Selon Le Soir qui a levé le lièvre, le patron d'Intégrale Diego Aquilina figure parmi les dirigeants de Nethys qui ont perçu de fortes indemnités compensatoires lorsqu'ils ont été débarqués il y a quelques mois. Ils avaient mené une série d'opérations financières douteuses sans en référer à la tutelle publique. Ce qui ne les avait pas empêchés d'empocher de fortes indemnités de départ. Le chiffre de 18 millions d'euros fut cité.

Ces derniers jours, le gouverneur de la Banque nationale de Belgique, Pierre Wunsch, a dénoncé les manquements d'Intégrale. 5,7 millions d'indemnités auraient été frauduleusement versés aux dirigeants de l'assureur pour contourner le décret gouvernance mis en place par la Région wallonne. Autrement dit, le top management se serait sucré en douce.
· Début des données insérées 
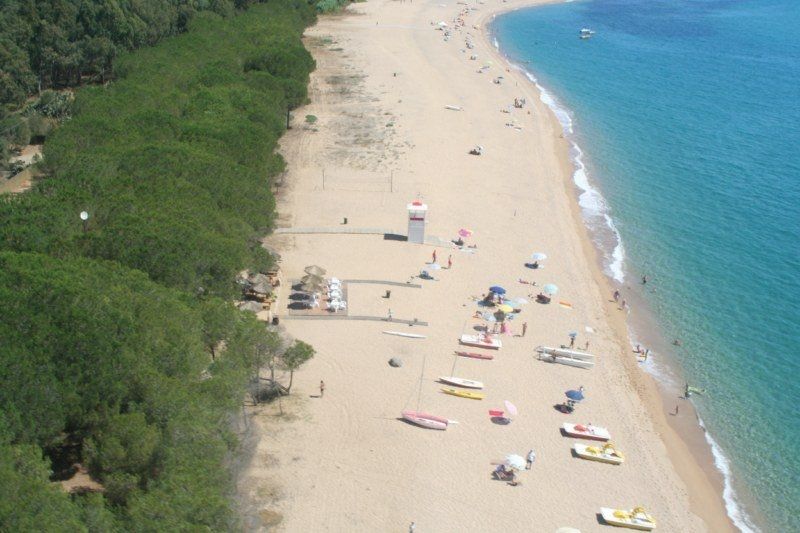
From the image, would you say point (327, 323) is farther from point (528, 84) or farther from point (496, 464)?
point (528, 84)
Un total non-respect de la réglementation de droit public applicable

Cette somme excéderait les indemnités d’usage, selon la BNB. Conclusion: le mécanisme mis en place «démontre un total non-respect de la réglementation de droit public applicable (...). L'existence du décret wallon a servi de justification à l'enrichissement des personnes concernées et ce, au détriment de l'intérêt social de l'entreprise». L'accusation d’abus de biens sociaux est lâchée…  Pour le nouveau gouvernement wallon, l'affaire a le goût amer de l'échec.

Ces derniers mois, d'autres atteintes au décret gouvernance ont été dénoncées dans la presse. C'est ainsi que Jean-Paul Philippot, l'administrateur général de la chaîne publique RTBF, s'est fait épingler pour avoir empoché un salaire dépassant le plafond des 245.000 euros autorisé. Il a déposé plainte contre X pour diffamation.

Quant au conseil d'administration de l'assureur liégeois Intégrale, il a décidé lundi soir de résilier la convention de départ conclue avec son CEO Diego Aquilina, suite aux attaques de la Banque nationale. Il ne paiera pas les 2,2 millions d'indemnités promis.